Posted at 03:09 PM in pregnancy | Permalink | Comments (87)

September 25, 2008

Homeward Bound in Sixty Seconds

This morning, my dog -- the dog I frequently threaten to give away and/or skin into a mitten, the dog who sees an open baby gate as a chance to poop in the basement, YAY BASEMENT POOPING IS THE FUNNEST POOPING OF ALL POOPING, who has apparently also been occasionally peeing on our dining room rug, and we didn't even realize that until we each grabbed a corner of it this weekend to move it to the other side of the room, OH MY GOD WHAT IS THAT SMELL, the dog who eats the cat's food and steals waffles right off my child's plate, the dog who barks herself senseless every damn day when the mail comes and thinks all our guests are made out of ham, the dog who is the biggest eight-pound pain in the ass on the planet -- escaped out of our backyard.

We'd been calling for her inside the house -- I'd let her out in a half-asleep stupor and couldn't really remember letting her out. Did I let her out? There's waffles on the table and she's not frantically head-butting the back door to get at the waffles, so I must not have let her out. We muttered curse words about the baby gate and the basement but she wasn't there. We prodded her bed with our feet and poked lumps under our covers and kept listening for the sound of her collar. Noah happily mimicked our confused calls from the breakfast table. I opened the door to scan the backyard for what felt like the 10th time and finally noticed that the gate was open, just a little bit.

I screamed that the gate was open. Jason asked me what did I mean the gate was open. I screamed again that THE. GATE. WAS. OPEN.

I ran outside our house in a pair of nursing pajamas and Jason's Crocs, shouting her name, staring at the empty street and sidewalks and vast dog-less expanses of other people's yards, baffled that she wasn't patiently waiting by our front door like she has every time we've accidentally locked her outside when she slipped by our feet while we brought in groceries.

I ran this way and that, my voice echoing a little, blood pounding in my ears.

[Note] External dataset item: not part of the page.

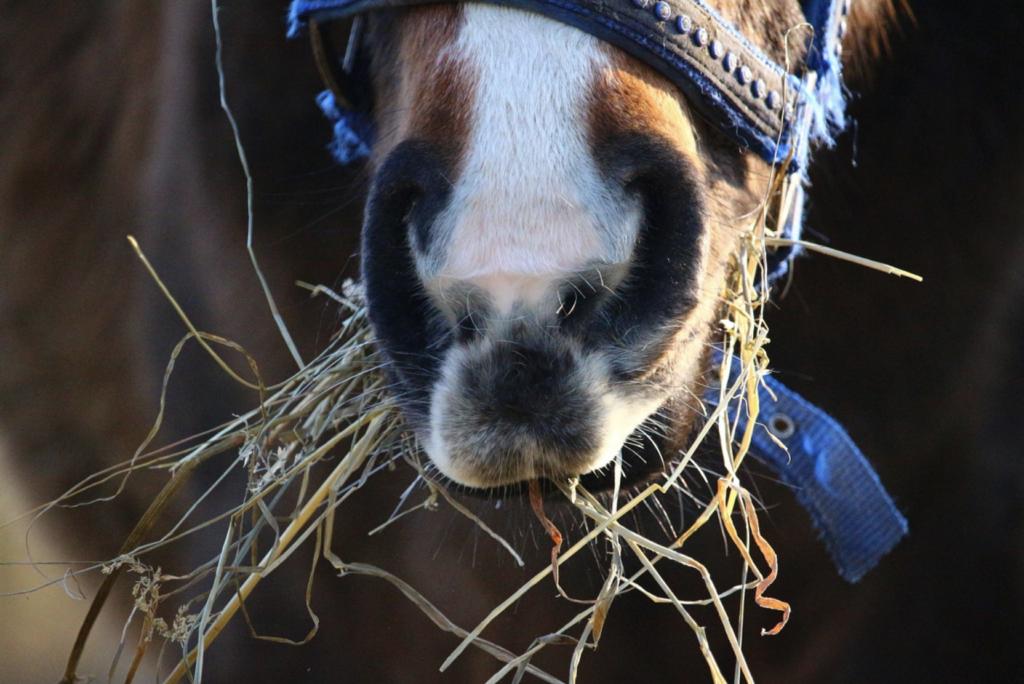 horse-feed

My voice sounded weird and panicked as I called and called for her. Ceiba. Ceiba. Ceiba. Baby girl. Little dog. Please please please.

I rounded our fence corner and suddenly, there she was. Running towards me. She stopped a few feet away, probably trying to size up the heapload of trouble she was in, but it only made me start to cry and flash to every nightmare I've ever had about trying to catch a runaway pet. You see them, they stop, you're so close and then they bolt away again, and that's usually right when you discover that your shoes are made of cement.

She stopped for only a few seconds though, before closing the distance between us and letting me scoop her up. She smelled wet. Her paws were muddy and left footprints all over my giant belly. I took her back inside, where Jason was still struggling to put on pants and I realized that the whole terrible search ordeal had probably only lasted a minute or two.

She heard my voice, she came running. Like a good, good dog.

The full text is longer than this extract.